[GOAL] Put every line of the data below into a numbered list, one line per item, and leave out the blank lines.

[RECORD EXTRACTS]
= = =
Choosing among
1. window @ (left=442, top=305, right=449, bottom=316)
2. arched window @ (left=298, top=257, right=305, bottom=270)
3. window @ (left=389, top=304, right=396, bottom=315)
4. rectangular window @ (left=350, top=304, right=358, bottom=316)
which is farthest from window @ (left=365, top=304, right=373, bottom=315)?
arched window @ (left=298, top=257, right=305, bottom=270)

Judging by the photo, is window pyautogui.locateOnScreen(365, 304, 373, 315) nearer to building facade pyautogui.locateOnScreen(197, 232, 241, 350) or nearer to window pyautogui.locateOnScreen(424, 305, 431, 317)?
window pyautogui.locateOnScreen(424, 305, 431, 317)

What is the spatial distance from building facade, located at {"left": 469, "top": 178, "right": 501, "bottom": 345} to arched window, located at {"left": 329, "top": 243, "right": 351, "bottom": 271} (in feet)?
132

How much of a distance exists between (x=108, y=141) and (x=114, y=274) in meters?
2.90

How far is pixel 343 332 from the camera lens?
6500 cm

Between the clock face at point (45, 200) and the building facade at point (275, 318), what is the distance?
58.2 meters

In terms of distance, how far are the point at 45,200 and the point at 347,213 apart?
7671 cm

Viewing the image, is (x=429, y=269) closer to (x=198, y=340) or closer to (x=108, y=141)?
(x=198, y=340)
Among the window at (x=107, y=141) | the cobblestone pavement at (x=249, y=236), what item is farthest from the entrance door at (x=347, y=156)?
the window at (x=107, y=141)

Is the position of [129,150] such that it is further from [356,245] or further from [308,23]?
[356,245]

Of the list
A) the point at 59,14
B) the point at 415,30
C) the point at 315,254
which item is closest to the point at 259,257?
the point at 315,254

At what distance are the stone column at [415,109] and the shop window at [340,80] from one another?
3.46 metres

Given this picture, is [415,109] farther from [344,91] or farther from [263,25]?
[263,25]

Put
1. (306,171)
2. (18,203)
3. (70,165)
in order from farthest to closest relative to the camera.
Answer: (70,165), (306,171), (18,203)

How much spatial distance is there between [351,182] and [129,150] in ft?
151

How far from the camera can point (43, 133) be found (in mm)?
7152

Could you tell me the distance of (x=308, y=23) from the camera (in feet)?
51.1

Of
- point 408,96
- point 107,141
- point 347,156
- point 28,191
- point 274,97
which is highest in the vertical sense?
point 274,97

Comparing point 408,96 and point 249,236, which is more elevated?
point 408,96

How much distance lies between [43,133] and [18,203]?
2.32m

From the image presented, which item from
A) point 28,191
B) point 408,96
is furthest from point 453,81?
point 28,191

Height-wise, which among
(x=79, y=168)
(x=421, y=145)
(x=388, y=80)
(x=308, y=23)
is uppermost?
= = =
[OUTPUT OF THE EXERCISE]
1. Choosing among
2. 1. window @ (left=442, top=305, right=449, bottom=316)
3. 2. arched window @ (left=298, top=257, right=305, bottom=270)
4. 3. window @ (left=389, top=304, right=396, bottom=315)
5. 4. rectangular window @ (left=350, top=304, right=358, bottom=316)
6. which is farthest from window @ (left=365, top=304, right=373, bottom=315)?
7. arched window @ (left=298, top=257, right=305, bottom=270)
8. Judging by the photo, is window pyautogui.locateOnScreen(365, 304, 373, 315) nearer to building facade pyautogui.locateOnScreen(197, 232, 241, 350) or nearer to window pyautogui.locateOnScreen(424, 305, 431, 317)?
9. window pyautogui.locateOnScreen(424, 305, 431, 317)
10. What is the spatial distance from building facade, located at {"left": 469, "top": 178, "right": 501, "bottom": 345} to arched window, located at {"left": 329, "top": 243, "right": 351, "bottom": 271} (in feet)?
11. 132
12. How much of a distance exists between (x=108, y=141) and (x=114, y=274) in meters?
13. 2.90
14. How far is pixel 343 332 from the camera lens?
15. 6500 cm
16. Between the clock face at point (45, 200) and the building facade at point (275, 318), what is the distance?
17. 58.2 meters
18. In terms of distance, how far are the point at 45,200 and the point at 347,213 apart?
19. 7671 cm
20. Viewing the image, is (x=429, y=269) closer to (x=198, y=340) or closer to (x=108, y=141)?
21. (x=198, y=340)
22. Among the window at (x=107, y=141) | the cobblestone pavement at (x=249, y=236), what item is farthest from the entrance door at (x=347, y=156)?
23. the window at (x=107, y=141)
24. Is the position of [129,150] such that it is further from [356,245] or further from [308,23]?
25. [356,245]
26. Of the list
27. A) the point at 59,14
28. B) the point at 415,30
29. C) the point at 315,254
30. which item is closest to the point at 259,257?
31. the point at 315,254
32. At what distance are the stone column at [415,109] and the shop window at [340,80] from one another?
33. 3.46 metres
34. Given this picture, is [415,109] farther from [344,91] or farther from [263,25]?
35. [263,25]
36. Put
37. 1. (306,171)
38. 2. (18,203)
39. 3. (70,165)
40. in order from farthest to closest relative to the camera.
41. Answer: (70,165), (306,171), (18,203)
42. How much spatial distance is there between [351,182] and [129,150] in ft?
43. 151
44. How far from the camera can point (43, 133) be found (in mm)?
45. 7152
46. Could you tell me the distance of (x=308, y=23) from the camera (in feet)?
47. 51.1
48. Of
49. - point 408,96
50. - point 107,141
51. - point 347,156
52. - point 28,191
53. - point 274,97
54. which is highest in the vertical sense?
55. point 274,97
56. Comparing point 408,96 and point 249,236, which is more elevated?
57. point 408,96
58. How much distance lies between [43,133] and [18,203]?
59. 2.32m
60. From the image presented, which item from
61. A) point 28,191
62. B) point 408,96
63. is furthest from point 453,81?
64. point 28,191
65. Height-wise, which among
66. (x=79, y=168)
67. (x=421, y=145)
68. (x=388, y=80)
69. (x=308, y=23)
70. is uppermost?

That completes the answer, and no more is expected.